▶ [Challenge] Copy the rows below word for word, from the very first line through the line that contains "123 centimetres", including that line.

▶ [Data records]
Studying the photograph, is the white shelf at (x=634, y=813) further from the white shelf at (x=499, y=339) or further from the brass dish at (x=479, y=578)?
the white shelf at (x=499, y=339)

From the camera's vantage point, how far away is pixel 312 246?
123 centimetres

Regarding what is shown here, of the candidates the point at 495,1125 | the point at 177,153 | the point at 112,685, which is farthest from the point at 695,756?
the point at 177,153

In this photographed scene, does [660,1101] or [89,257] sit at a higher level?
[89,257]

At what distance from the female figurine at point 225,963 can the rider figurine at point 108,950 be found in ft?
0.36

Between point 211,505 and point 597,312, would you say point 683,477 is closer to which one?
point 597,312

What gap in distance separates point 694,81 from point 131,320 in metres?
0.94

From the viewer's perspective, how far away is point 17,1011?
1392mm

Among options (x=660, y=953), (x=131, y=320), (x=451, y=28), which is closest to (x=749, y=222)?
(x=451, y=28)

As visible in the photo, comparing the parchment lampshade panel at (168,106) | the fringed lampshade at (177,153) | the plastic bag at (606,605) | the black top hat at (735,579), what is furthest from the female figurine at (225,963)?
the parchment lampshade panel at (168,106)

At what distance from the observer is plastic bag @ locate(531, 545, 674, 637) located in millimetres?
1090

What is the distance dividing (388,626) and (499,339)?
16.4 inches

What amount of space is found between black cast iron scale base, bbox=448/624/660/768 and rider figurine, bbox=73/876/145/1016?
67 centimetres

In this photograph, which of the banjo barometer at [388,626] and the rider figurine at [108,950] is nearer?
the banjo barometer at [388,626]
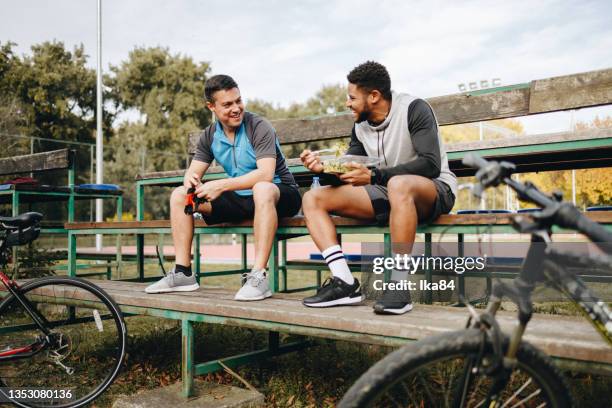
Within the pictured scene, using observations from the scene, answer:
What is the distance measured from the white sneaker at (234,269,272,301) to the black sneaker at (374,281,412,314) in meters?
0.73

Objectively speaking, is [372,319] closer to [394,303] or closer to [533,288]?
[394,303]

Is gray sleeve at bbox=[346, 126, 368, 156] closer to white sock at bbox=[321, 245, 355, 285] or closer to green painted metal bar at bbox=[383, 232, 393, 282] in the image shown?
green painted metal bar at bbox=[383, 232, 393, 282]

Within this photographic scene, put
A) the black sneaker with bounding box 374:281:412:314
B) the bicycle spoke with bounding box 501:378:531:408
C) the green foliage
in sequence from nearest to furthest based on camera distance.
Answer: the bicycle spoke with bounding box 501:378:531:408, the black sneaker with bounding box 374:281:412:314, the green foliage

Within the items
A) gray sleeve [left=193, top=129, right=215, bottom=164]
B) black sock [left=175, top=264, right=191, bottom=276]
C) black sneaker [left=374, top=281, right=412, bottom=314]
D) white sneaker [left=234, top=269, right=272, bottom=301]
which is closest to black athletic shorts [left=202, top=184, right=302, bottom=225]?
black sock [left=175, top=264, right=191, bottom=276]

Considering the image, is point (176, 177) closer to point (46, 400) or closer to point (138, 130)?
point (46, 400)

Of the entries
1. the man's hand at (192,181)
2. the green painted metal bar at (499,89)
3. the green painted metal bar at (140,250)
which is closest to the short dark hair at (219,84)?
the man's hand at (192,181)

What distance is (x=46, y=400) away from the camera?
3.05 meters

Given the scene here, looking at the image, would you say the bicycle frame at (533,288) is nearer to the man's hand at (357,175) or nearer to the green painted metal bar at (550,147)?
the man's hand at (357,175)

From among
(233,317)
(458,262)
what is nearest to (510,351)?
(458,262)

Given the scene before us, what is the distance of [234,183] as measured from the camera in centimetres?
324

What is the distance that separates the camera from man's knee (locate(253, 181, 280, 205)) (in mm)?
3084

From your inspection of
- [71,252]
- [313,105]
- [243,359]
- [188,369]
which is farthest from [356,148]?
[313,105]

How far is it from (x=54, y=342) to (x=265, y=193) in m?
1.42

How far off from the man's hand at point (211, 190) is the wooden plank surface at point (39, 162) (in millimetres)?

▶ [Output for this task]
Studying the photograph, is the white shelf at (x=634, y=813) further from the white shelf at (x=499, y=339) or further from the brass dish at (x=479, y=578)?
the white shelf at (x=499, y=339)

From the camera's vantage point, how far away is pixel 312 246?
123 centimetres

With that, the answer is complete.